Better still may be individual genetic assessment of relevant genes.[65] However, until cheaper and more widely available methods of genetic analysis are commonplace, the consideration of race remains a worthwhile practice for many doctors and researchers.[44] Even when such methods become commonly available, race will continue to be important when looking at groups instead of individuals such as in epidemiologic research.[65] However, all this means is that the groups named "races" is still largely based on skin color types.

Association studies

One area in which population categories can be important considerations in genetics research is in controlling for confounding between population genetic substructure, environmental exposures, and health outcomes. Association studies can produce spurious results if cases and controls have differing allele frequencies for genes that are not related to the disease being studied,[66][67] although the magnitude of its problem in genetic association studies is subject to debate.[68][69] Various techniques detect and account for population substructure,[70][71] but these methods can be difficult to apply in practice.[72]

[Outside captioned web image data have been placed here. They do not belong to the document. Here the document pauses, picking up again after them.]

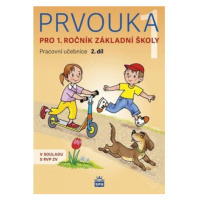 Prvouka pro 1.ročník základní školy - Pracovní učebnice 2. díl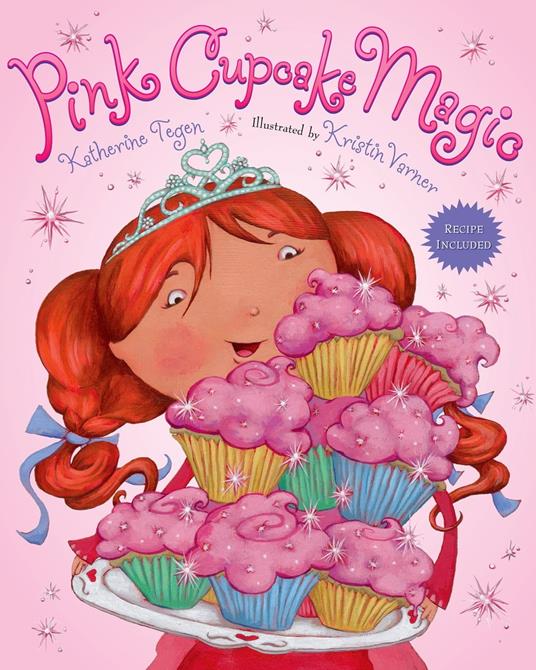 Pink Cupcake Magic - Katherine Tegen,Kristin Varner - ebook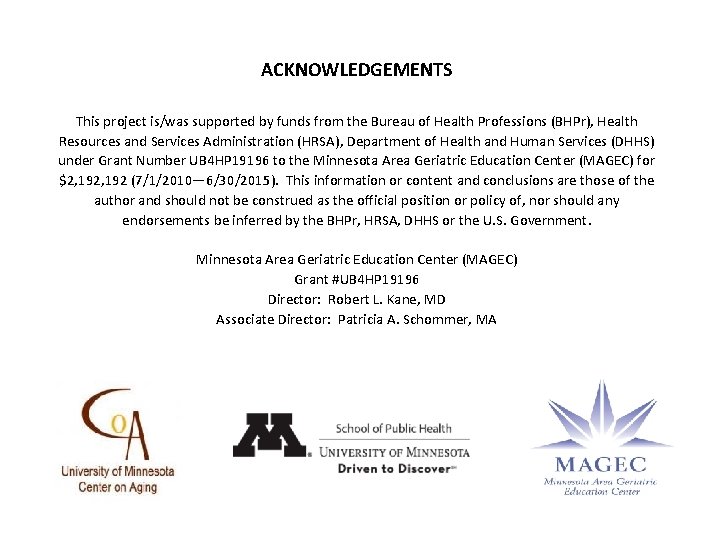 ACKNOWLEDGEMENTS This project is/was supported by funds from the Bureau of Health Professions (BHPr),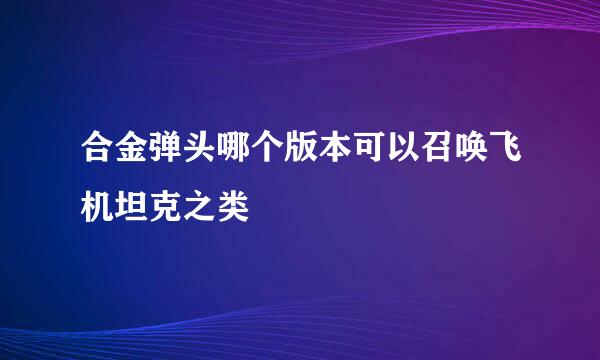 合金弹头哪个版本可以召唤飞机坦克之类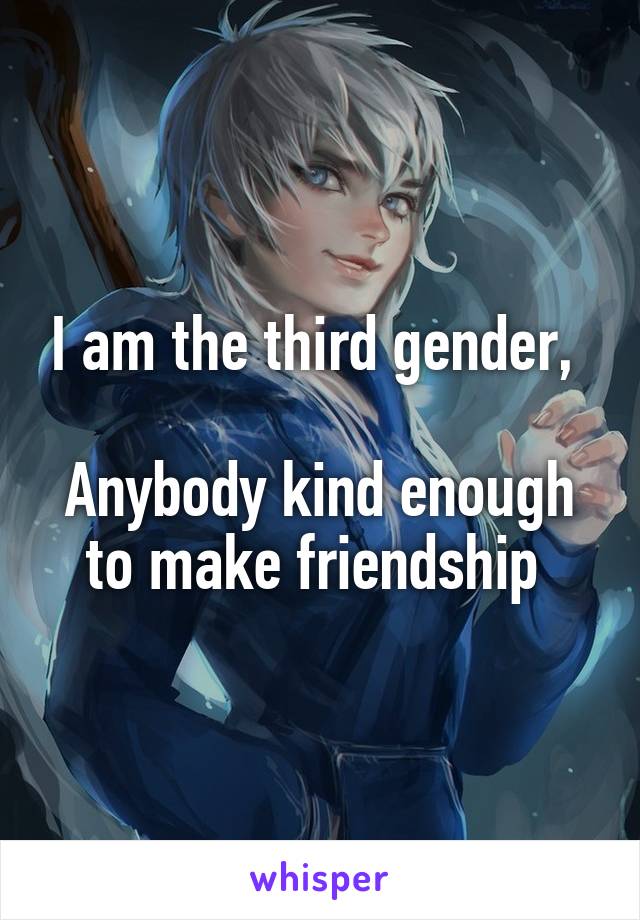 I am the third gender, 

Anybody kind enough to make friendship 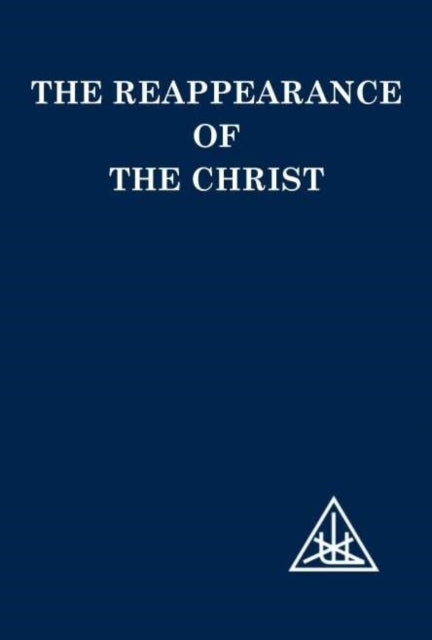 Book cover of: Reappearance of the Christ. By: Alice A. Bailey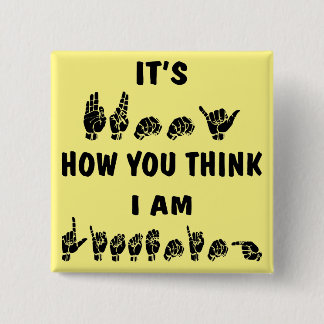 ASLそれは私を聞いている#いかに考えるかおもしろいです 缶バッジ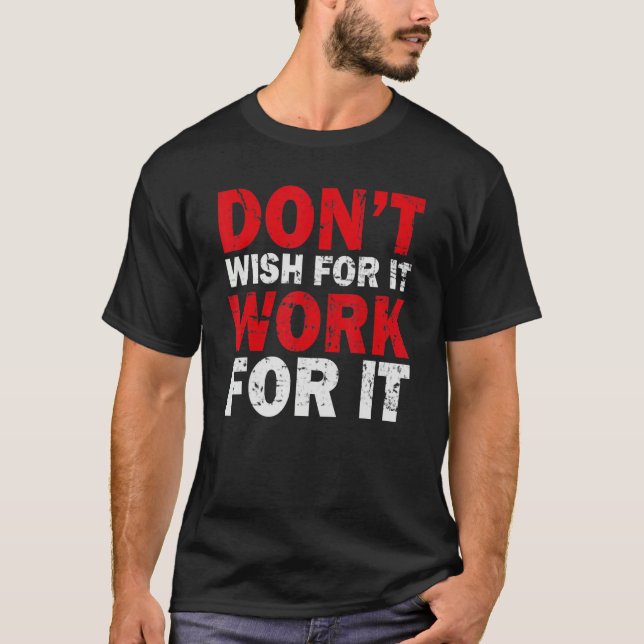 Camiseta Não Deseje trabalhar para que o Excelente de Ti in (Frente)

Population genetic substructure also can aid genetic association studies. For example, populations that represent recent mixtures of separated ancestral groups can exhibit longer-range linkage disequilibrium between susceptibility alleles and genetic markers than is the case for other populations.[73][74][75][76] Genetic studies can use this disequilibrium to search for disease alleles with fewer markers than would be needed otherwise. Association studies also can take advantage of the contrasting experiences of racial or ethnic groups, including migrant groups, to search for interactions between particular alleles and environmental factors that might influence health.[77][78]

Human genome projects

The Human Genome Diversity Project has collected genetic samples from 52 indigenous populations. This sampling has been controversial because some fear that racists might use the results, because the sampling might overemphasize genetic distinctions, because of informed consent issues, and patenting issues.[79][80][81]

Several other genome projects also studies populations from around the world but often not as diverse.

Race and health in the United States

Research on Race and health in the United States shows many health disparities between the different racial/ethnic groups. The possible causes, such as genetics, socioeconomic factors, and racism, continue to be debated.